This means just getting an appointment to sort out residence is nigh on impossible. Campaigners have suggested if freedom of movement for EU/UK citizens is not provided for in the future deal, which will almost certainly be the case, Britons who are not resident in Spain may face new restrictions on movement.
This could mean they can only spend up to 90 days in any 180-day period within the Schengen Zone. But all this is still speculation with only six months to go before Britain finally leaves the European Union.
Imagine if no deal is reached on this key point, it could mean something like this:
Instead of heading off to your villa in Valencia for the weekend on a whim then staying for as long as you want, things might start to get a little more complicated.
Second-home owners – at least the British ones – might have to start to keep a close tally on how long they are in the country so they do not exceed the 90 day limit.
'Swallows' – those Britons who head off to Spain for the entire winter – may find they have to return to the UK just as the weather is at its worst.
Looking ahead, what could this mean? Among foreigners, Britons still buy the largest numbers of homes in Spain and have done for years.
If it seems harder to come and enjoy that villa or hacienda, then that could all change.
Personally, I do not think it will alter our passion for Spain.
Britons have weathered other property scandals here and still come back looking to spend more cash in Spain on bricks and mortar.
Remember the land grab scam in Valencia? Councils simply redefined which land could be used for building and which could not.
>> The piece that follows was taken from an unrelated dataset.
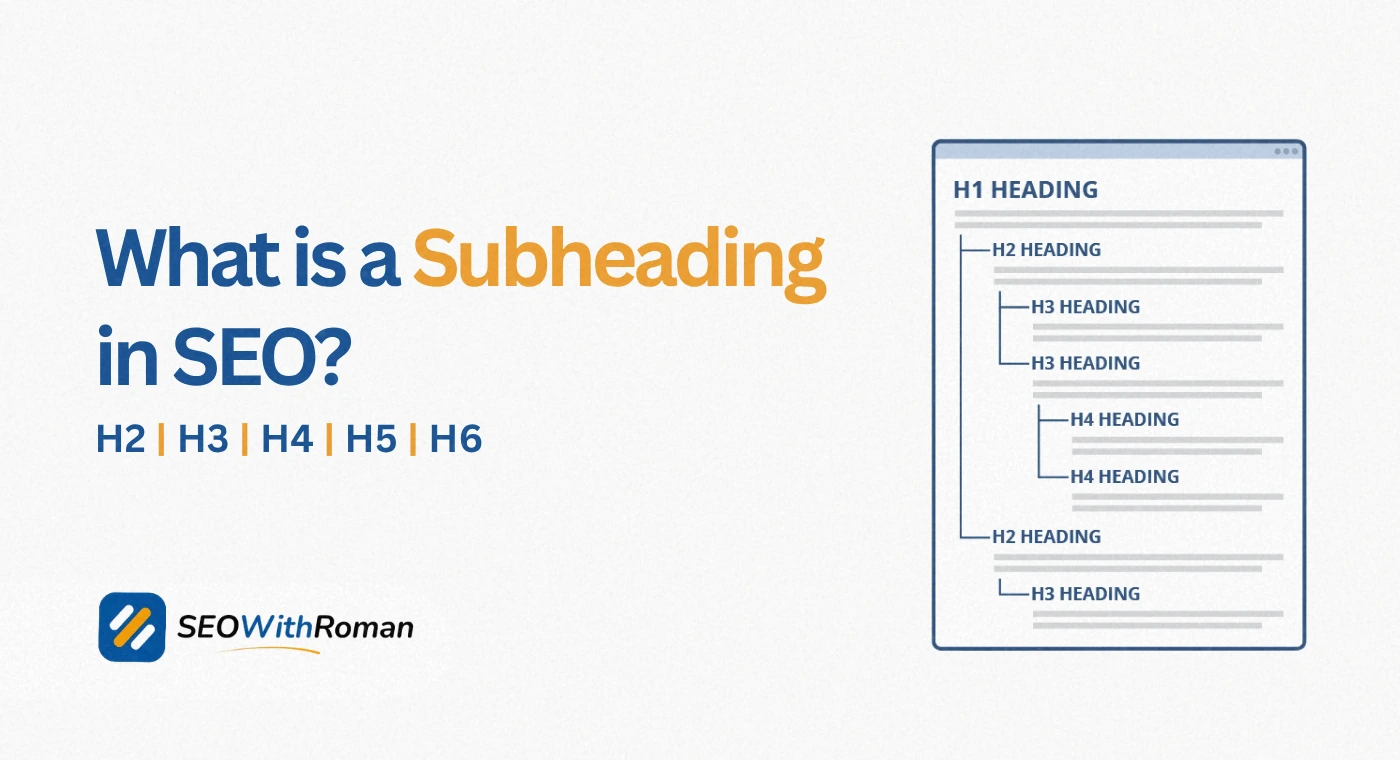 What Is a Subheading? Why They Are Important For SEO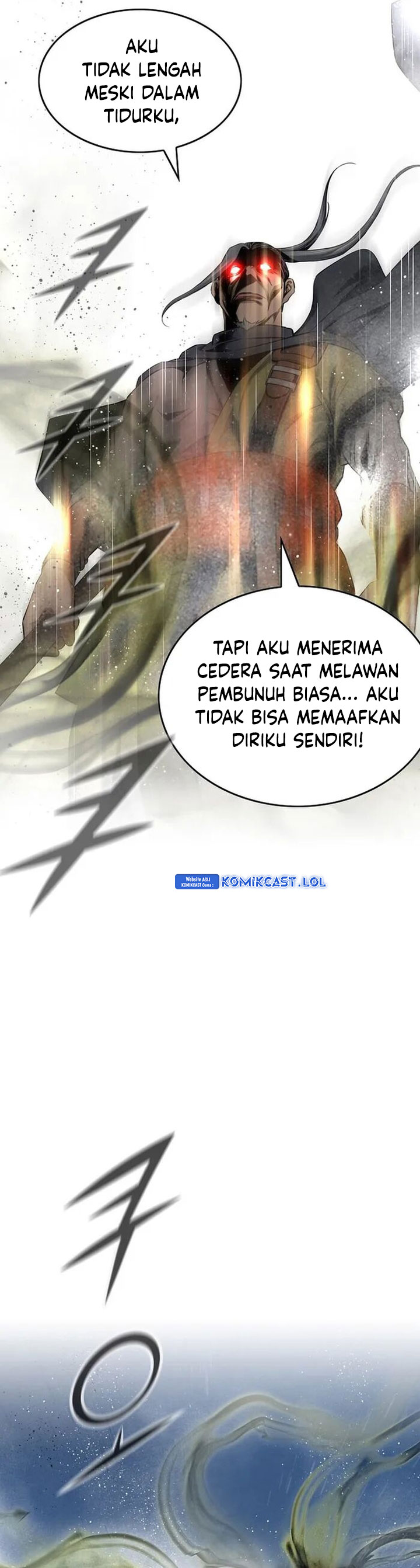 The World’s Best Sect of Dependency Chapter 46 Bahasa Indonesia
If part of your property bordered on 'rural' land, it could be declared illegal and effectively grabbed back by the local authority.
Tens of thousands of homes have been declared illegal in Spain.
Thankfully, that situation is changing. The conservative regional government in Andalusia, where many Britons have bought houses, has signalled it will grant compensation to those who lost their properties but had acted in good faith.
This has come about mainly thanks to the hard work of campaigners like Maura Hillen and Gerardo Vazquez, a lawyer, who have fought to change the law so those, like the Hegartys and Doels, could get some redress from the Spanish judiciary system in terms of compensation.
If only this were possible with Brexit.